▼

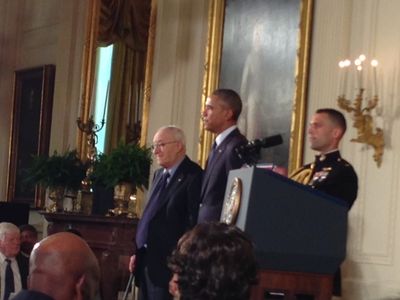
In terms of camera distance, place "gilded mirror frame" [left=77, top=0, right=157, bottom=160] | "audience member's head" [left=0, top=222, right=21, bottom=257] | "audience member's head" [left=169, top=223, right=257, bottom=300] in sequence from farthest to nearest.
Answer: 1. "gilded mirror frame" [left=77, top=0, right=157, bottom=160]
2. "audience member's head" [left=0, top=222, right=21, bottom=257]
3. "audience member's head" [left=169, top=223, right=257, bottom=300]

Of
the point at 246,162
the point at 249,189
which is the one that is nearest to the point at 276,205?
the point at 249,189

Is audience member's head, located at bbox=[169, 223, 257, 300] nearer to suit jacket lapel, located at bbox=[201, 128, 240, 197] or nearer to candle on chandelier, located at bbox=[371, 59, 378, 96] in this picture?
suit jacket lapel, located at bbox=[201, 128, 240, 197]

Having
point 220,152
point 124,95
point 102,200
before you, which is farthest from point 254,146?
point 124,95

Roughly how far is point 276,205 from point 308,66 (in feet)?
10.2

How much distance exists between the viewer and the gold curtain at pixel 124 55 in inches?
386

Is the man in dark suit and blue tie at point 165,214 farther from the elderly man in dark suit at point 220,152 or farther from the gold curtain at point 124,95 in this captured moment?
the gold curtain at point 124,95

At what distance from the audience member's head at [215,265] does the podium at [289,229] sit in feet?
5.79

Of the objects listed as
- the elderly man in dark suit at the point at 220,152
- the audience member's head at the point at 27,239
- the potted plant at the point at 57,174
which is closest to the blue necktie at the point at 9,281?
the audience member's head at the point at 27,239

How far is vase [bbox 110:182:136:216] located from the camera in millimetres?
8188

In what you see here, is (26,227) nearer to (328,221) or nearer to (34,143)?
(34,143)

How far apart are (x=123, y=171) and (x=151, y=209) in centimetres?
291

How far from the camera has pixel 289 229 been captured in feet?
13.3

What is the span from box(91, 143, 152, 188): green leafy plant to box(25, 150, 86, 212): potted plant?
806 millimetres

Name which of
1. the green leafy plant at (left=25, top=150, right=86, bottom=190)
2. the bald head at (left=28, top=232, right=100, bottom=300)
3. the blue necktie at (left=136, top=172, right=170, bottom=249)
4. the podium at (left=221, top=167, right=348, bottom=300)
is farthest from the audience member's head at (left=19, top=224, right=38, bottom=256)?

▲

Write out, word for word, the line containing "How far is vase" and every line after it to the end of the data above.

How far is vase [bbox 110:182:136:216] located from the camera in millimetres?
8188

In what you see here, is (26,227) nearer to (328,221) or nearer to (34,143)?
(34,143)

How far apart are (x=123, y=171) and (x=151, y=209) in centimetres?
291

How far from the camera has pixel 289 229 been captured in feet?
13.3

What is the span from box(91, 143, 152, 188): green leafy plant to box(25, 150, 86, 212): potted plant?
806 millimetres

Name which of
1. the green leafy plant at (left=25, top=150, right=86, bottom=190)
2. the bald head at (left=28, top=232, right=100, bottom=300)
3. the blue necktie at (left=136, top=172, right=170, bottom=249)
4. the podium at (left=221, top=167, right=348, bottom=300)
is farthest from the audience member's head at (left=19, top=224, right=38, bottom=256)?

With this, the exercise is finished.